Excerpts from a spatial dataset
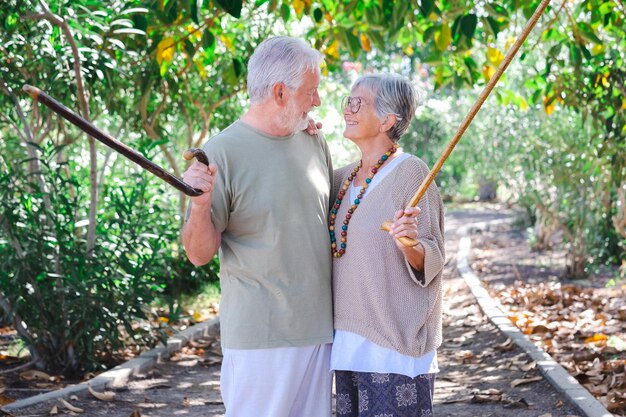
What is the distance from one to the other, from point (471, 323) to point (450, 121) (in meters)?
15.5

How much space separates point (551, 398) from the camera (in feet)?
18.1

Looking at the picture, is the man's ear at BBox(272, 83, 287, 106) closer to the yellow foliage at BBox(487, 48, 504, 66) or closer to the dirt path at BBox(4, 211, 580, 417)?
the dirt path at BBox(4, 211, 580, 417)

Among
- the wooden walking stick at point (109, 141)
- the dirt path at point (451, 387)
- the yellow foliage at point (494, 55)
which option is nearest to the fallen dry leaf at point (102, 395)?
the dirt path at point (451, 387)

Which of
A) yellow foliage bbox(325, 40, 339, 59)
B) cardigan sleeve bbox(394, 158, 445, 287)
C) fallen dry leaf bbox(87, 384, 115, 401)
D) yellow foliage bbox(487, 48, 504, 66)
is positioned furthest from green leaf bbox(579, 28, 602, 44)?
fallen dry leaf bbox(87, 384, 115, 401)

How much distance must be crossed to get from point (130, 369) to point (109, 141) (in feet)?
12.8

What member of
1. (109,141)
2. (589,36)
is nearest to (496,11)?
(589,36)

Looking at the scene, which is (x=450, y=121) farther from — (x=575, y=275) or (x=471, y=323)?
(x=471, y=323)

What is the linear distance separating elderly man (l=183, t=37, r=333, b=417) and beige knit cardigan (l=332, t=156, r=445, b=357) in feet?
0.34

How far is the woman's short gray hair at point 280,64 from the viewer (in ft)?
10.6

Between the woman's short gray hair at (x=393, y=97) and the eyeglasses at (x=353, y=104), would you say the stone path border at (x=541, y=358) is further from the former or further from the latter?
the eyeglasses at (x=353, y=104)

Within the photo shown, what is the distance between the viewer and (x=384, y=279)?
10.9ft

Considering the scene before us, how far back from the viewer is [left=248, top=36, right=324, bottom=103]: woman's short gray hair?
322 centimetres

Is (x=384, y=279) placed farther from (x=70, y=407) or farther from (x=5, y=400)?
(x=5, y=400)

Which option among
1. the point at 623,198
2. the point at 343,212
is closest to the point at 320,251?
the point at 343,212
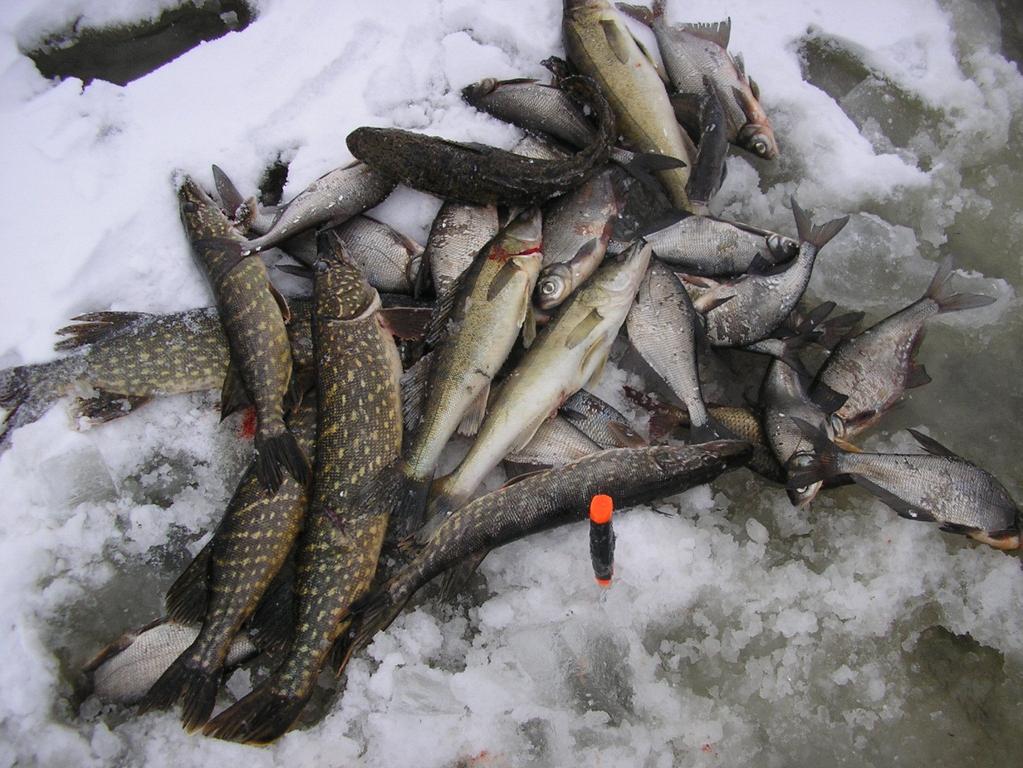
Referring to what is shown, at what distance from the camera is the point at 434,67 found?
15.1ft

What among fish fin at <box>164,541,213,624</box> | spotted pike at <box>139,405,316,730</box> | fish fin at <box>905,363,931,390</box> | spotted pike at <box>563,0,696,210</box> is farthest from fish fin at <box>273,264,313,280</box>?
fish fin at <box>905,363,931,390</box>

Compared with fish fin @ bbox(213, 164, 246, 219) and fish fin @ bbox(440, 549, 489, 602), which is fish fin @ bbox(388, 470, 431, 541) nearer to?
fish fin @ bbox(440, 549, 489, 602)

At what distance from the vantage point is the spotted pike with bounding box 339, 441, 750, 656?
140 inches

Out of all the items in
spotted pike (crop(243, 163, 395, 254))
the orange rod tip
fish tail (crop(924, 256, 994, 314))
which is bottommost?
the orange rod tip

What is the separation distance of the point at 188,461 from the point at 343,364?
1.15 metres

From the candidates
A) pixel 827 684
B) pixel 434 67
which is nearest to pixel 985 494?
pixel 827 684

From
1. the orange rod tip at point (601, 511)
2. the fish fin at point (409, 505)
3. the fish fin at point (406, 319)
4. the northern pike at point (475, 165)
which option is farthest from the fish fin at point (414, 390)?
the orange rod tip at point (601, 511)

> What the exercise asks: Give back, word for word, the lines of the material from the line containing "Within the photo" through the end of the material, both included. Omit the pictures.

> Written answer:
Within the photo shown, what is the distance between the viewer and (x=384, y=279)?
10.9ft

Considering the scene before us, how far back from the viewer is [left=248, top=36, right=324, bottom=103]: woman's short gray hair?
322 centimetres

Is (x=384, y=279) placed farther from (x=70, y=407) or farther from (x=5, y=400)?
(x=5, y=400)

Which option among
1. the point at 623,198
2. the point at 343,212
is closest to the point at 320,251?
the point at 343,212
Referring to what is shown, at what distance from the camera is the point at 434,67 found?
15.1ft

What among fish fin at <box>164,541,213,624</box> | spotted pike at <box>139,405,316,730</box> | fish fin at <box>905,363,931,390</box> | spotted pike at <box>563,0,696,210</box> is farthest from fish fin at <box>273,264,313,280</box>?
fish fin at <box>905,363,931,390</box>

Compared with fish fin @ bbox(213, 164, 246, 219) and fish fin @ bbox(440, 549, 489, 602), which is fish fin @ bbox(388, 470, 431, 541) nearer to?
fish fin @ bbox(440, 549, 489, 602)

At what distance from the vantage point is the spotted pike with bounding box 339, 441, 750, 656?
140 inches

Out of all the items in
spotted pike (crop(243, 163, 395, 254))
the orange rod tip
fish tail (crop(924, 256, 994, 314))
which is bottommost?
the orange rod tip

What is the separation distance of the point at 188,461 from the point at 343,364?
1.15 metres

From the candidates
A) pixel 827 684
B) pixel 434 67
which is nearest to pixel 985 494?
pixel 827 684

From
1. the orange rod tip at point (601, 511)
2. the fish fin at point (409, 505)
3. the fish fin at point (406, 319)
4. the northern pike at point (475, 165)
which option is farthest from the fish fin at point (414, 390)?
the orange rod tip at point (601, 511)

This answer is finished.